> **ЗАДАНИЕ**
Приведите все строки списка заново точно в том виде, в каком они даны. Картинки в ответ не включайте.

> **ИСХОДНЫЕ ДАННЫЕ**
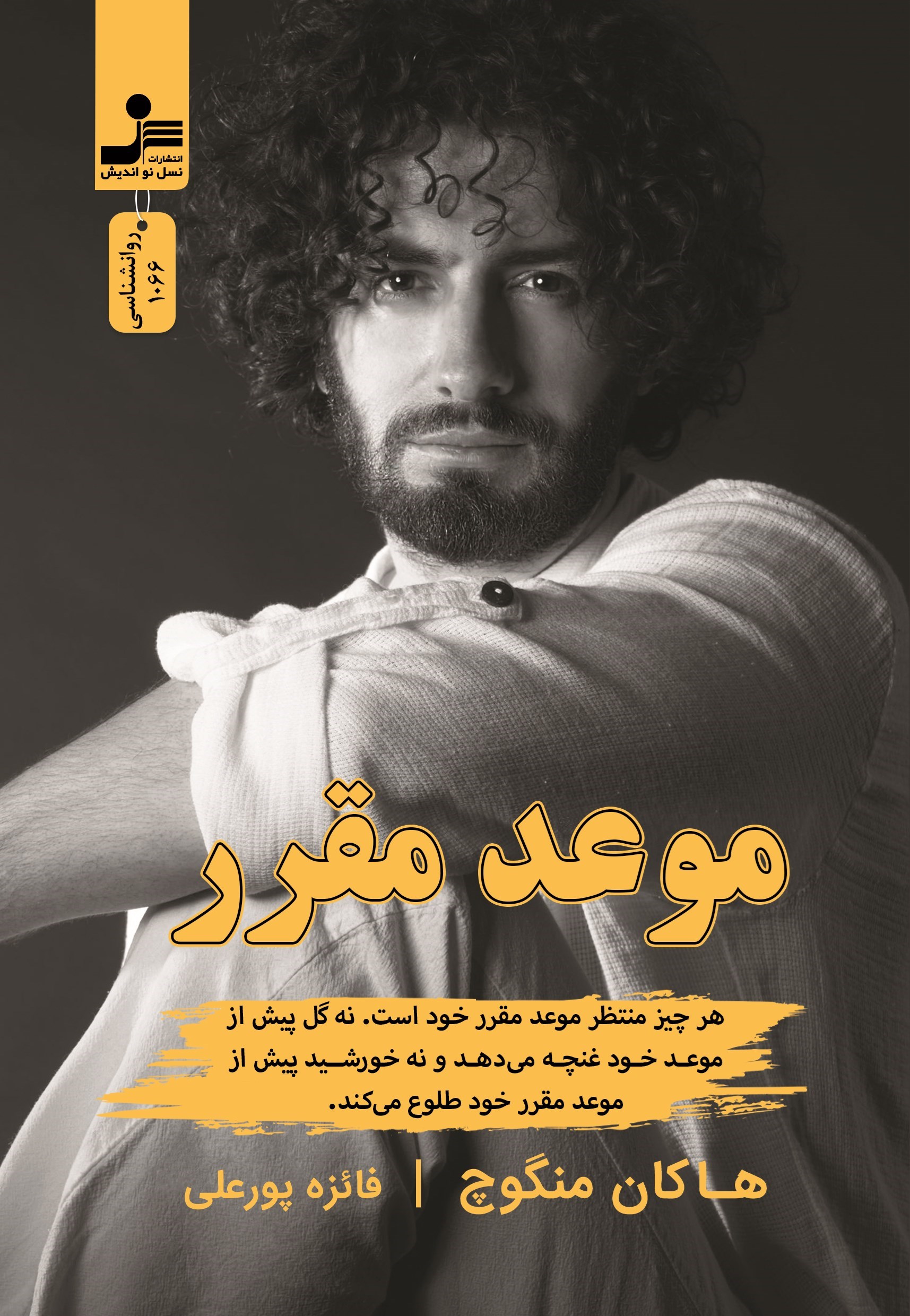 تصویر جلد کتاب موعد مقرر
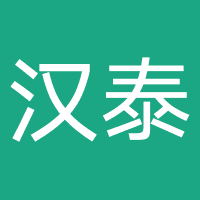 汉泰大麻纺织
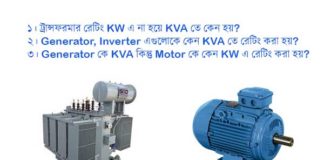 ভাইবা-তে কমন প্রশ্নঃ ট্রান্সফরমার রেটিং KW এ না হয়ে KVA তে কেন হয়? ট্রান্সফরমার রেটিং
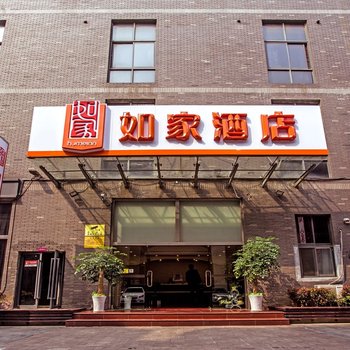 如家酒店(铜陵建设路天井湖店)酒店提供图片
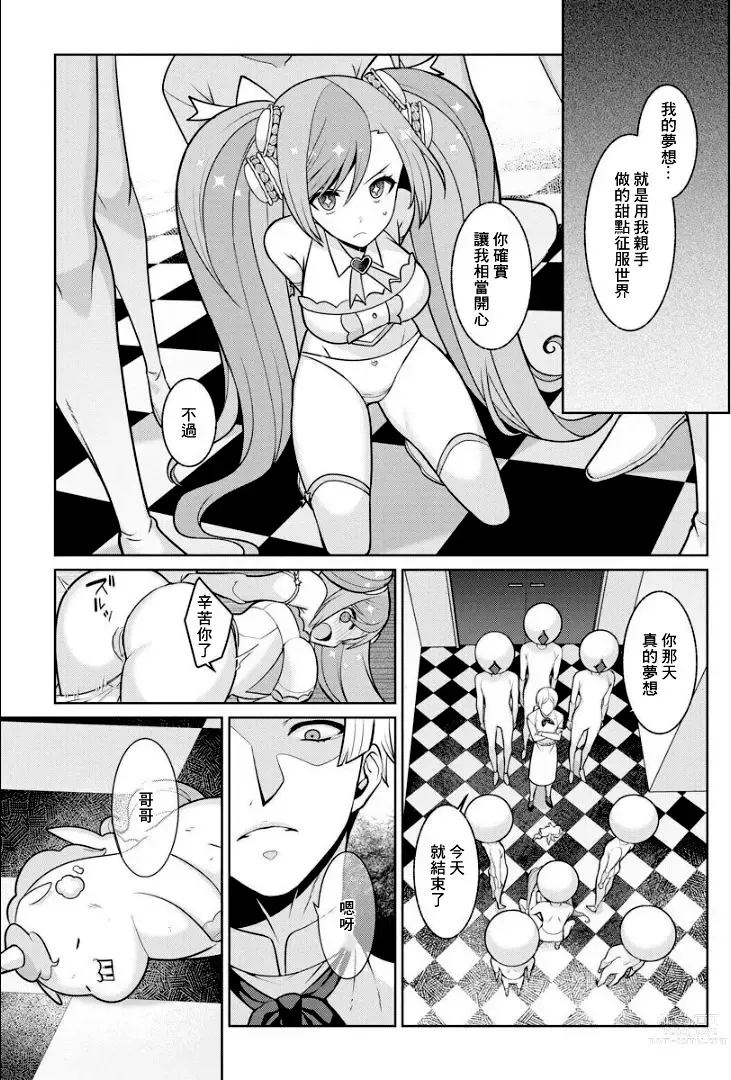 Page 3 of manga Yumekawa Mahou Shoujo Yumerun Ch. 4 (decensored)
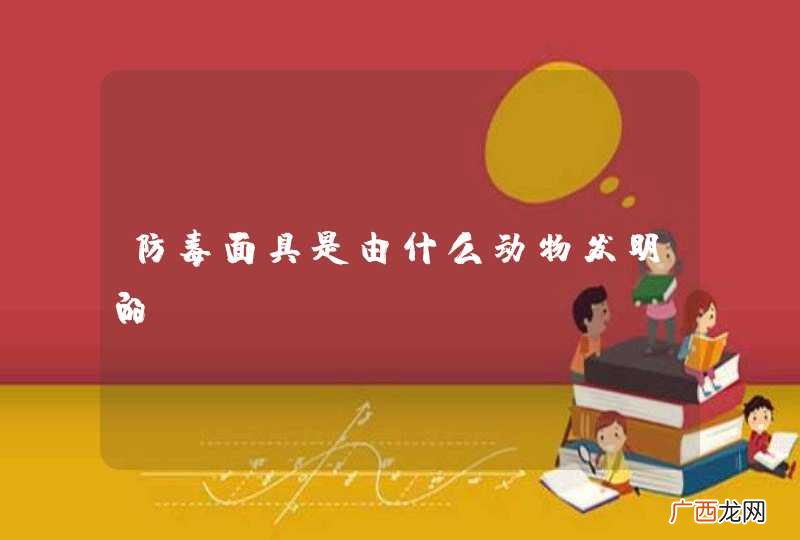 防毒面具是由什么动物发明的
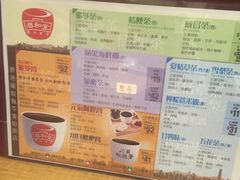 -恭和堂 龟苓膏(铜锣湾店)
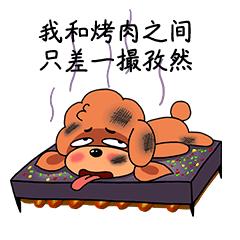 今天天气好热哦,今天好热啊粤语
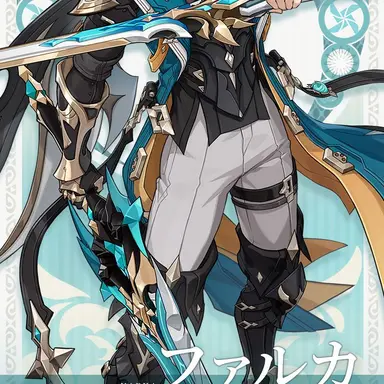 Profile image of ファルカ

> **ОТВЕТ НА ЗАДАНИЕ**
 تصویر جلد کتاب موعد مقرر
 汉泰大麻纺织
 ভাইবা-তে কমন প্রশ্নঃ ট্রান্সফরমার রেটিং KW এ না হয়ে KVA তে কেন হয়? ট্রান্সফরমার রেটিং
 如家酒店(铜陵建设路天井湖店)酒店提供图片
 Page 3 of manga Yumekawa Mahou Shoujo Yumerun Ch. 4 (decensored)
 防毒面具是由什么动物发明的
 -恭和堂 龟苓膏(铜锣湾店)
 今天天气好热哦,今天好热啊粤语
 Profile image of ファルカ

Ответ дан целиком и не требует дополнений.